7 Phases of A Data Life Cycle
Most data management professionals would acknowledge that there is a data life cycle, but it is fair to say that there is no common understanding of what it is. If you Google “Data Life Cycle” you will not find anything that clearly describes it. But, if data management professionals know that there really is a Data Life Cycle, then it is incumbent on us to try to define it.
This is one attempt to describe the Data Life Cycle. It takes the position that a life cycle consists of phases, and each phase has its own characteristics. Einstein, when he was a teenager tried to think what it would be like to ride a beam of light. There is no chance that we can emulate Einstein, but perhaps we can put his idea to use. What would happen if we could ride on a piece of data as it moved through the enterprise? What new experiences would the piece of data have? What phases would it pass though?
1. Data Capture
The first experience that an item of data must have is to pass within the firewalls of the enterprise. This is Data Capture, which can be defined as:
- the act of creating data values that do not yet exist and have never existed within the enterprise
There are three main ways that data can be captured, and these are very important:
- Data Acquisition:the ingestion of already existing data that has been produced by an organization outside the enterprise
- Data Entry: the creation of new data values for the enterprise by human operators or devices that generate data for the enterprise
- Signal Reception:the capture of data created by devices, typically important in control systems, but becoming more important for information systems with the Internet of Things
There may well be other ways, but the three identified above have significant data governance challenges. For instance, Data Acquisition often involves contracts that govern how the enterprise is allowed to use the data it obtains in this way.
2. Data Maintenance
Once data has been captured it usually encounters Data Maintenance. This can be defined as:
- the supplying of data to points at which Data Synthesis and Data Usage occur, ideally in a form that is best suited for these purposes
We will deal with Data Synthesis and Data Usage in a moment. What Data Maintenance is about is processing the data without yet deriving any value from it for the enterprise. It often involves tasks such as movement, integration, cleansing, enrichment, changed data capture, as well as familiar extract-transform-load processes.

....

» CHALLENGES
1 > In the data life cycle text, why does the author single out the three named ways of capturing data? Answer in one to three sentences.
2 > Answer these questions about the data life cycle text:
(a) What did Einstein try to imagine as a teenager?
(b) According to the text, what is the first experience that an item of data must have?
(c) Which way of capturing data is becoming more important for information systems with the Internet of Things?

....

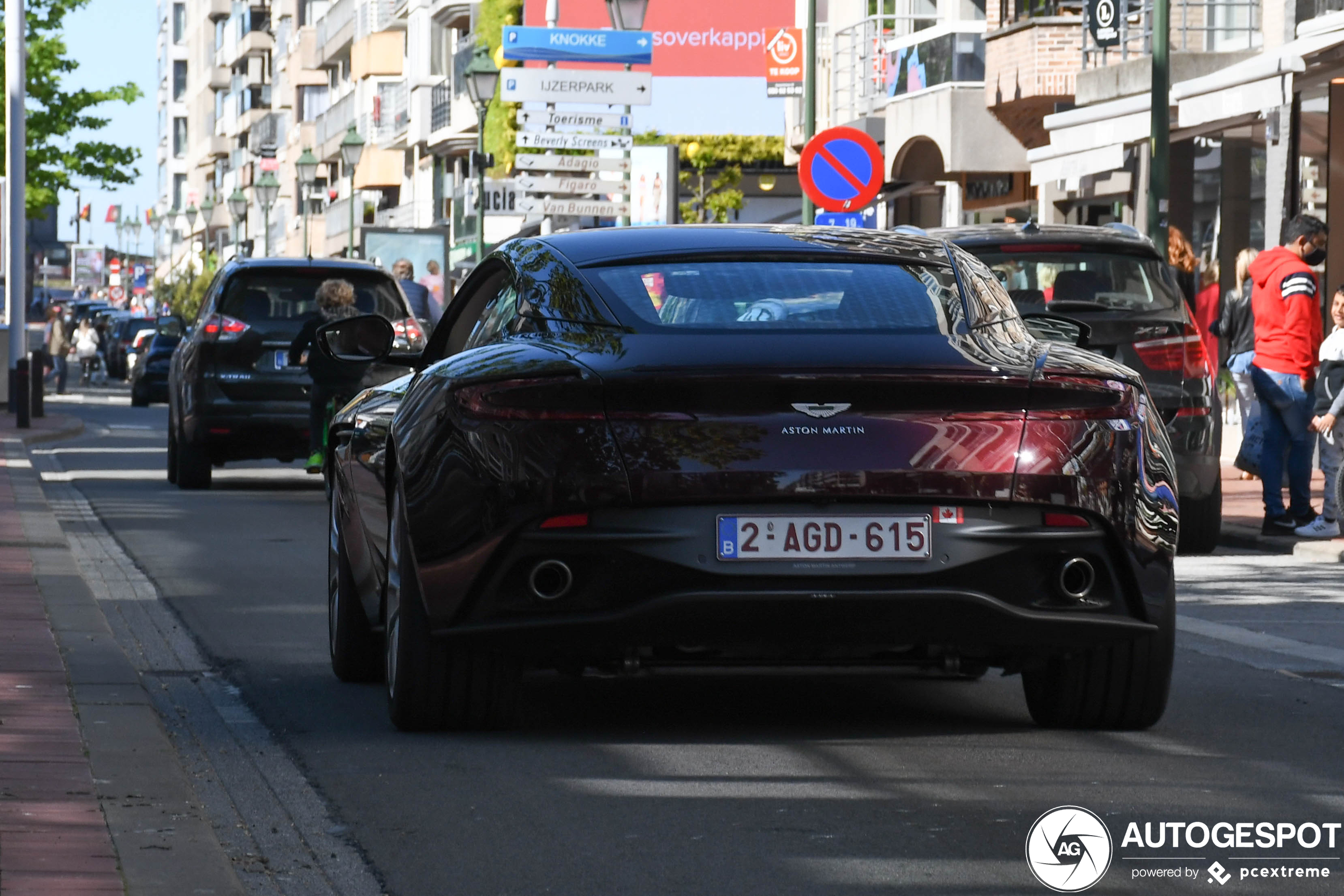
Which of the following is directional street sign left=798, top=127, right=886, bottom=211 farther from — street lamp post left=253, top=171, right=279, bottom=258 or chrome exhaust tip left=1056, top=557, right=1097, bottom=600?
street lamp post left=253, top=171, right=279, bottom=258

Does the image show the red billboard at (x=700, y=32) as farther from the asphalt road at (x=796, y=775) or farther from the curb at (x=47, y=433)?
the asphalt road at (x=796, y=775)

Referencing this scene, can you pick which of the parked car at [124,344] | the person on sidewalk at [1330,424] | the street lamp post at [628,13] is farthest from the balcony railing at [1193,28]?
the parked car at [124,344]

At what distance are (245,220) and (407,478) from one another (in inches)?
4246

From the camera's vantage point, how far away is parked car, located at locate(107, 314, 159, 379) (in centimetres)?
5859

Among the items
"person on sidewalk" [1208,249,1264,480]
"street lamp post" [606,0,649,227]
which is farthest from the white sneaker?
"street lamp post" [606,0,649,227]

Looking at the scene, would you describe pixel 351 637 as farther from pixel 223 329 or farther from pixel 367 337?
pixel 223 329

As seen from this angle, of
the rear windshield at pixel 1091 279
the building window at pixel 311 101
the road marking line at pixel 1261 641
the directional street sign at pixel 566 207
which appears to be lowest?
the road marking line at pixel 1261 641

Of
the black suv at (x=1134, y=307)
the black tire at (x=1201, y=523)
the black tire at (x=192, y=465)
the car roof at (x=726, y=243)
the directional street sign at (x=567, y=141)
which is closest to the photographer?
the car roof at (x=726, y=243)

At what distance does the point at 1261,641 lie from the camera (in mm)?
9820

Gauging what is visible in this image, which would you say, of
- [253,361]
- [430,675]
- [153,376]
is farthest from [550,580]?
[153,376]

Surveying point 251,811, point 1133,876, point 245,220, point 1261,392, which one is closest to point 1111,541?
point 1133,876

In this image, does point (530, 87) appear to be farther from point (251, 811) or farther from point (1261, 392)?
point (251, 811)

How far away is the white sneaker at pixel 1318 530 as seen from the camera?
14.5 meters

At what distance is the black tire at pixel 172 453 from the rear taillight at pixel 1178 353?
869cm
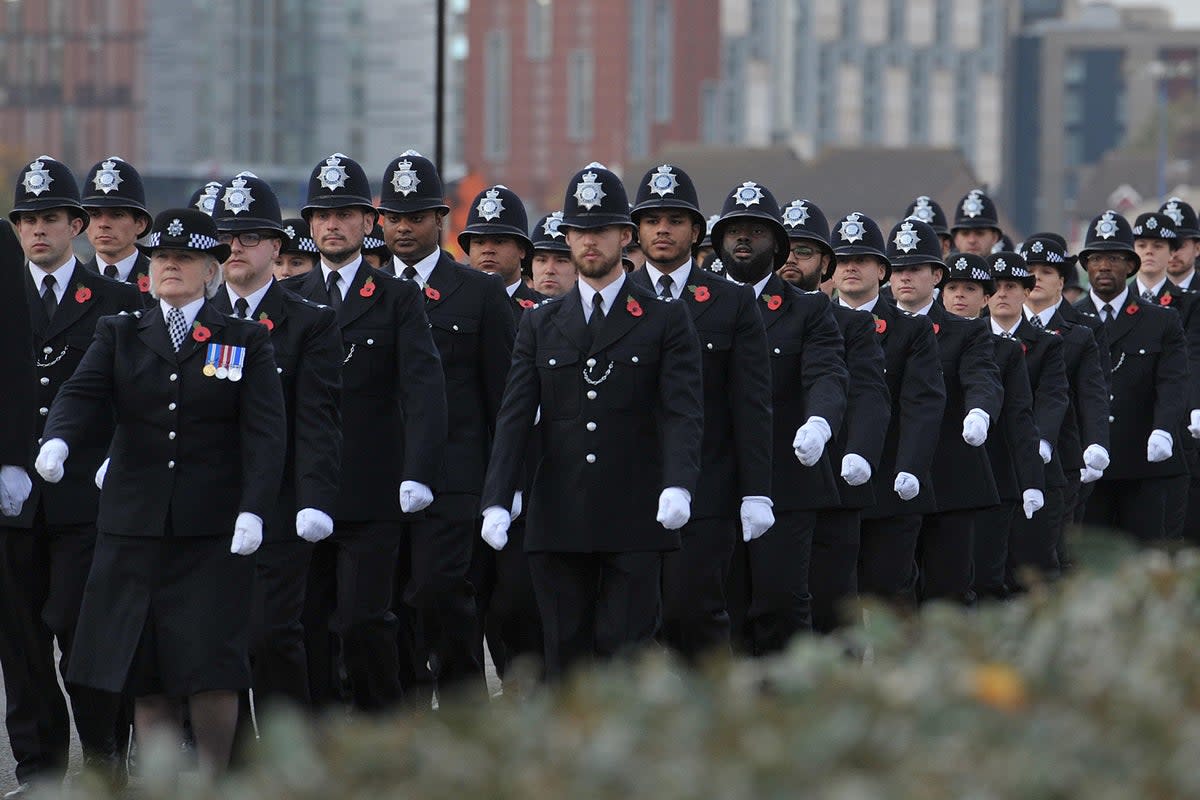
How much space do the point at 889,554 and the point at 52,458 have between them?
448 cm

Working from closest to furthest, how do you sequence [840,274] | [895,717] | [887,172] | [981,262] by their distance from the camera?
[895,717] < [840,274] < [981,262] < [887,172]

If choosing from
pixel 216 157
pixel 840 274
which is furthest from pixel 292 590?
pixel 216 157

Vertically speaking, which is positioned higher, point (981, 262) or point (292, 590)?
point (981, 262)

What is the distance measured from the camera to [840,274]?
1098cm

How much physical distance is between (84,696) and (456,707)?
4459 mm

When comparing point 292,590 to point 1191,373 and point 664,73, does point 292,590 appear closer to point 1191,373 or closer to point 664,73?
point 1191,373

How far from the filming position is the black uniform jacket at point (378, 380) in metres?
8.84

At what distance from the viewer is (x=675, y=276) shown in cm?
870

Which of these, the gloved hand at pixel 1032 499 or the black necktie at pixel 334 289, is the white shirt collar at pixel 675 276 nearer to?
the black necktie at pixel 334 289

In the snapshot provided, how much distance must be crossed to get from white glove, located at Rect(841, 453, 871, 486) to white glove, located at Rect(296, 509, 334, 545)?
265cm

....

» ANSWERS BY TASK
1 > The author singles out Data Acquisition, Data Entry, and Signal Reception because all three pose significant data governance challenges. For example, Data Acquisition often involves contracts that govern how the enterprise may use the data it obtains.

2 >
(a) He tried to imagine what it would be like to ride a beam of light.
(b) It must pass within the firewalls of the enterprise.
(c) Signal Reception.